(Task requirements)
Without including any pictures, write out all the records word for word.

[Saved entries]

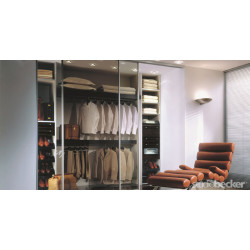Studio Becker Modern & Timeless Wardrobes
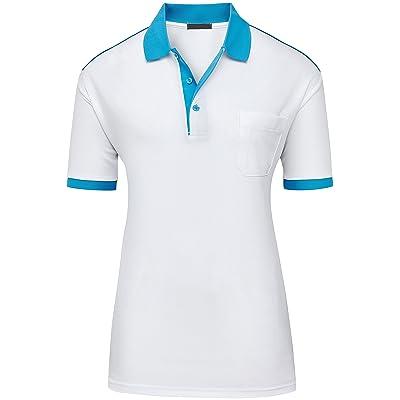 activally coolmax polo shirts for women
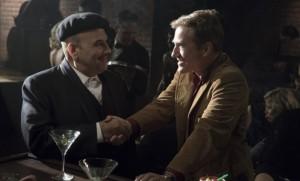 Big Eyes- Walter negotiates with club owner Enrico Banducci, played by Jon Polito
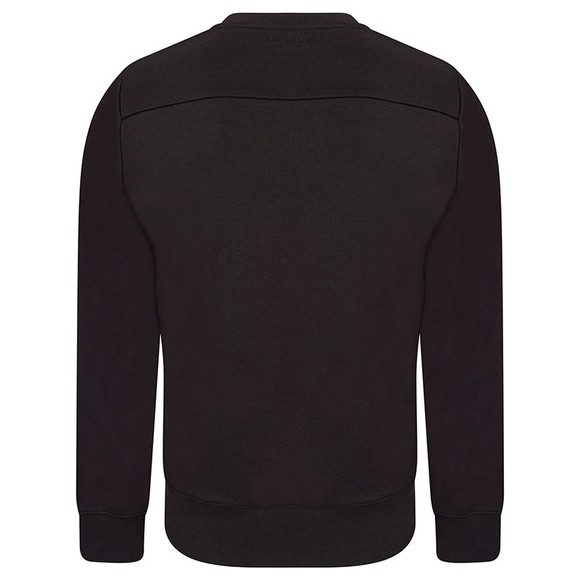 Republica Mens Black Alcala Sweatshirt  main image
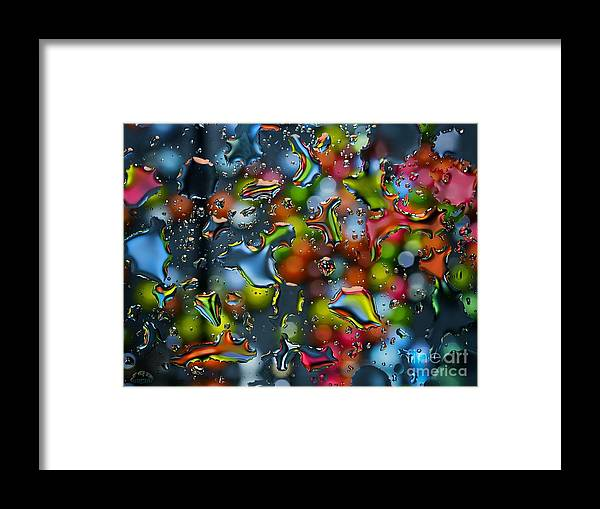 Rain Framed Print featuring the photograph Raindrops by Sue Rosen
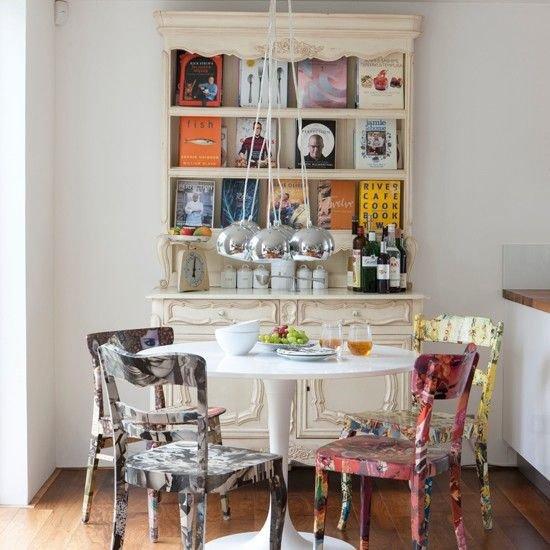 Фотография: Кухня и столовая в стиле Эклектика, Дизайн интерьера – фото на INMYROOM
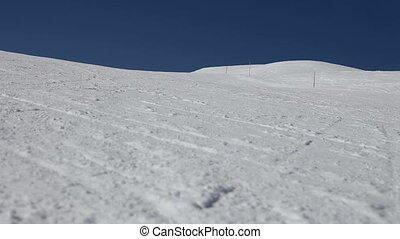 Skiing Downhill. Bormio, Italy - Low angle view of the...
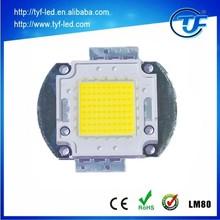 Super bright high quality 50w high power led driver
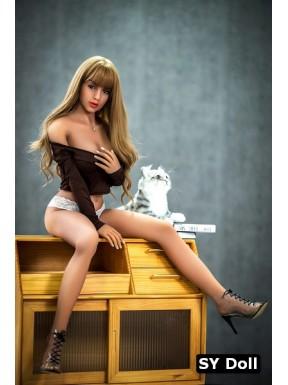 Lovely Doll SYDoll - Piera - 158cm C-CUP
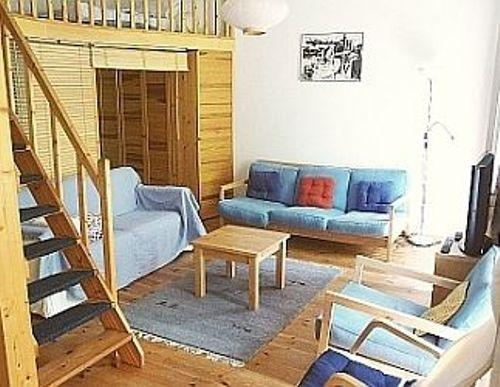 Vacation Apartment in Berlin - 560 sqft, central, quiet, classical (# 3188) #3188 - Vacation Apartment in Berlin - 560 sqft, central, quiet, classical (# 3188) - Berlin - rentals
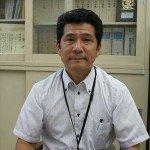 大人数だからこそできる体験を子どもたちに/横浜市立中川西中学校  校長 重田英明先生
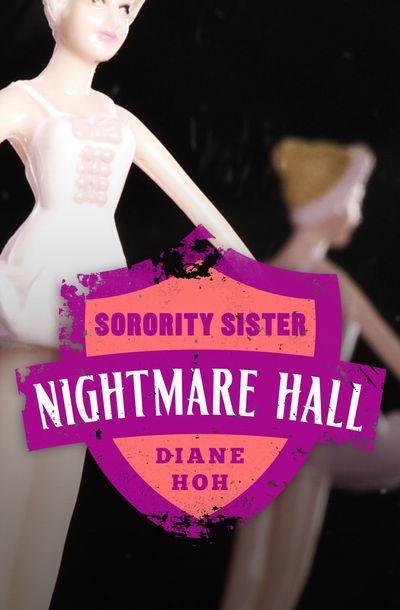 Buy Sorority Sister at Amazon
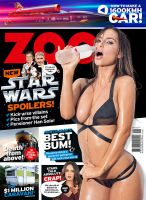 Zoo Weekly Cover Rosanna Arkle by AngelRiley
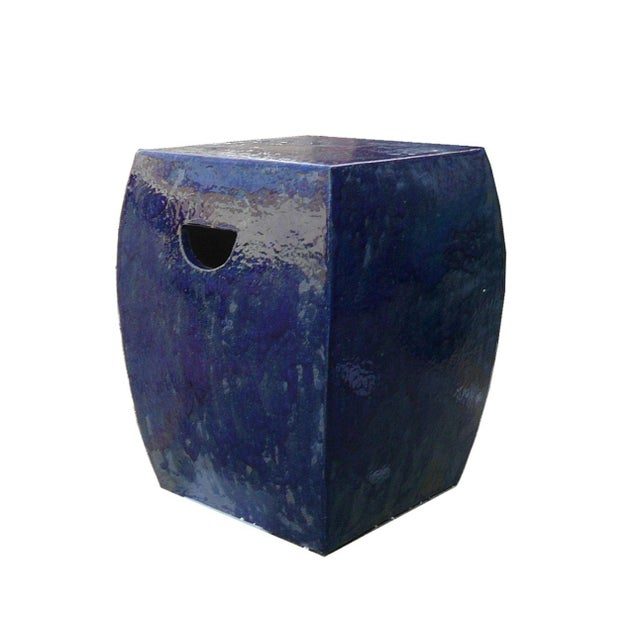 Asian Chinese Navy Blue Clay Garden Stool For Sale - Image 3 of 5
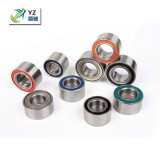 China Supplier Auto Wheel Hub Bearing for for Nissan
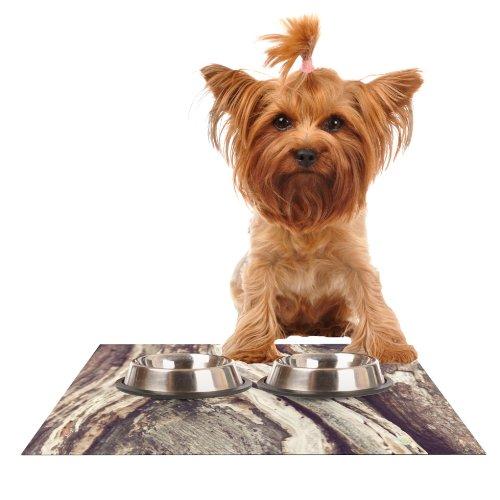 Kess InHouse Catherine McDonald Bark  Feeding Mat for Pet Bowl, 18 by 13-Inch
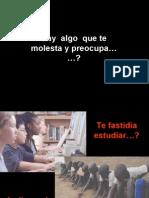 AlgoMolesta 1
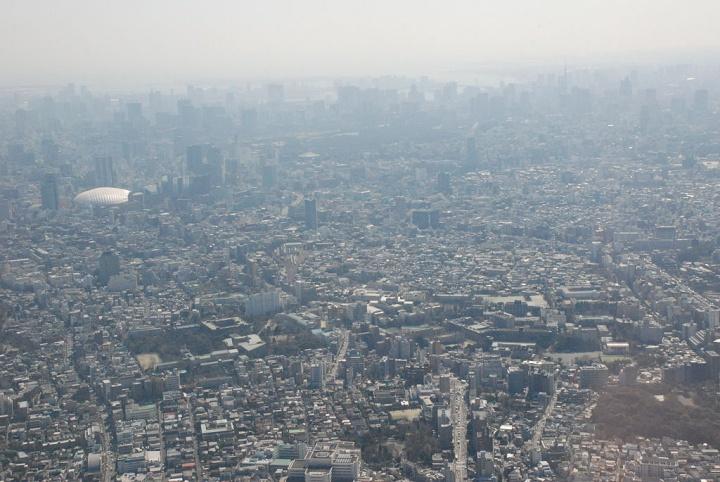 Smog a Tokio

(Output below)
Studio Becker Modern & Timeless Wardrobes
 activally coolmax polo shirts for women
 Big Eyes- Walter negotiates with club owner Enrico Banducci, played by Jon Polito
 Republica Mens Black Alcala Sweatshirt  main image
 Rain Framed Print featuring the photograph Raindrops by Sue Rosen
 Фотография: Кухня и столовая в стиле Эклектика, Дизайн интерьера – фото на INMYROOM
 Skiing Downhill. Bormio, Italy - Low angle view of the...
 Super bright high quality 50w high power led driver
 Lovely Doll SYDoll - Piera - 158cm C-CUP
 Vacation Apartment in Berlin - 560 sqft, central, quiet, classical (# 3188) #3188 - Vacation Apartment in Berlin - 560 sqft, central, quiet, classical (# 3188) - Berlin - rentals
 大人数だからこそできる体験を子どもたちに/横浜市立中川西中学校  校長 重田英明先生
 Buy Sorority Sister at Amazon
 Zoo Weekly Cover Rosanna Arkle by AngelRiley
 Asian Chinese Navy Blue Clay Garden Stool For Sale - Image 3 of 5
 China Supplier Auto Wheel Hub Bearing for for Nissan
 Kess InHouse Catherine McDonald Bark  Feeding Mat for Pet Bowl, 18 by 13-Inch
 AlgoMolesta 1
 Smog a Tokio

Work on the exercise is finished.